* _Aim of the task_:
Quote the forum thread about a horse rubbing its tail in a horsebox word for word, starting with "Hi, I wonder" and going on through "much more there.".

* _Selected excerpt_:

☆ ☆ ☆ ☆ ☆

# Horse Rubbing tail sore in horsebox - help!!



## Snozzo (28 February 2009)

Hi, I wonder if anyone can come up with any suggestions for me.  

Barney has always leant back on his tail against the ramp ever since I had him, but we had an accident last year where he was in a trailer that turned over and since then he has understandably got much worse.

Ive bought a lorry now, its forward facing. When he travels in it he leans back on his haunches and every time I take him out he rubs the top of his tail to the point of rubbing bald patches and making it bleed, he also rubs the underside of his tail and his bum around the tail.

I took him out last week wearing a tail guard with surcingale with a tail bandage underneath and on top and he has still managed to do it really badly.  Ive also tried a hold up tail guard and just a bandage.  The horsebox is fully padded at the back, so I cant do much more there.

Please has anyone experienced this problem and if so can you give me any other ideas to try as I want to take him out but I dont want him to hurt himself every time I do so.

Thank you


----------



## Oldred (28 February 2009)

It could be that your horse is balancing/supporting himself on his bottom and tail which is a no-no when travelling. He must be encouraged to spread his legs wide and learn not to use the ramp for balance with his tail. Is there some way you could put him at an angle by moving the partition wider? He will need a partition to the floor though as they can then put one hoof against the partition and one against the ramp if that makes sense. They need room to spread the back legs and if they haven't got it they feel they need to lean. Leaning on their tail can also cause them then to lose their back legs underneath them which is a disaster.

Its a bit like a human standing on a train or bus, if you kept your feet together you would find it very difficult to balance, specially round corners.


----------



## Paint it Lucky (28 February 2009)

☆ ☆ ☆ ☆ ☆

* _Data extract_:

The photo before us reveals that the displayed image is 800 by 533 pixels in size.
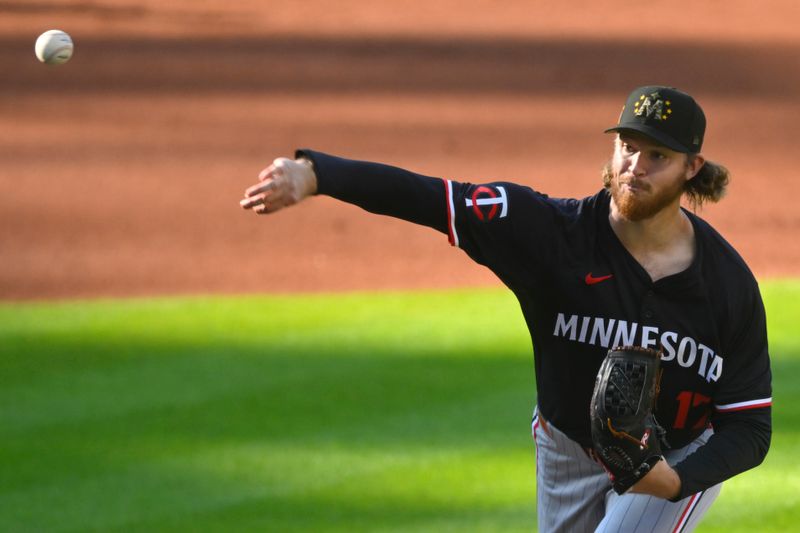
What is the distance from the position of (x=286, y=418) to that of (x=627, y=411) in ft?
13.4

☆ ☆ ☆ ☆ ☆

* _Task response_:
Hi, I wonder if anyone can come up with any suggestions for me.  

Barney has always leant back on his tail against the ramp ever since I had him, but we had an accident last year where he was in a trailer that turned over and since then he has understandably got much worse.

Ive bought a lorry now, its forward facing. When he travels in it he leans back on his haunches and every time I take him out he rubs the top of his tail to the point of rubbing bald patches and making it bleed, he also rubs the underside of his tail and his bum around the tail.

I took him out last week wearing a tail guard with surcingale with a tail bandage underneath and on top and he has still managed to do it really badly.  Ive also tried a hold up tail guard and just a bandage.  The horsebox is fully padded at the back, so I cant do much more there.